• [WHAT THE TASK ASKS]: Render the lines of the rows below as a Markdown table with the columns "Index" and "Entry", starting at the line that contains "When comparing point" and ending at the end of the rows. Give each line its own numbered row and leave out blank lines.

• [EXERCISE MATERIAL]:

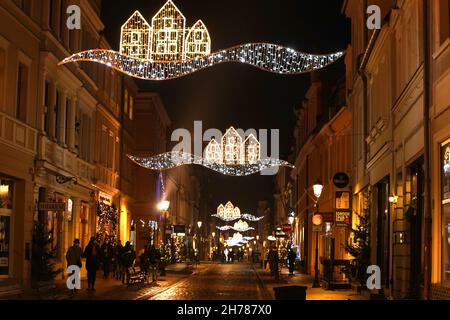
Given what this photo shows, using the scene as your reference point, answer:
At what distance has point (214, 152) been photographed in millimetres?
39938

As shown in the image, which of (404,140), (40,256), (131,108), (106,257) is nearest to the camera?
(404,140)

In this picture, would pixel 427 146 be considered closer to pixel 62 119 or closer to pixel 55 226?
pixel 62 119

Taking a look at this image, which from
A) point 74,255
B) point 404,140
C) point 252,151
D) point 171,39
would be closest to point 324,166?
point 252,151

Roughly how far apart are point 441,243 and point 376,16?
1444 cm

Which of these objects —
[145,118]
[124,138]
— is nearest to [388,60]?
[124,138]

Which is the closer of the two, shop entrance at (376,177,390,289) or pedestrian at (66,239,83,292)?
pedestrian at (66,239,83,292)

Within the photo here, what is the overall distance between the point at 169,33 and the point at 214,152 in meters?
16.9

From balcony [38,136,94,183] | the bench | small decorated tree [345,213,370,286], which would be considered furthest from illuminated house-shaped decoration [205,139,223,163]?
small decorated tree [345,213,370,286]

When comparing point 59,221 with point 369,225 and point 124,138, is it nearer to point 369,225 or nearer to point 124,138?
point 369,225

• [WRITTEN RESPONSE]:
| Index | Entry |
|---|---|
| 1 | When comparing point 59,221 with point 369,225 and point 124,138, is it nearer to point 369,225 or nearer to point 124,138? |
| 2 | point 369,225 |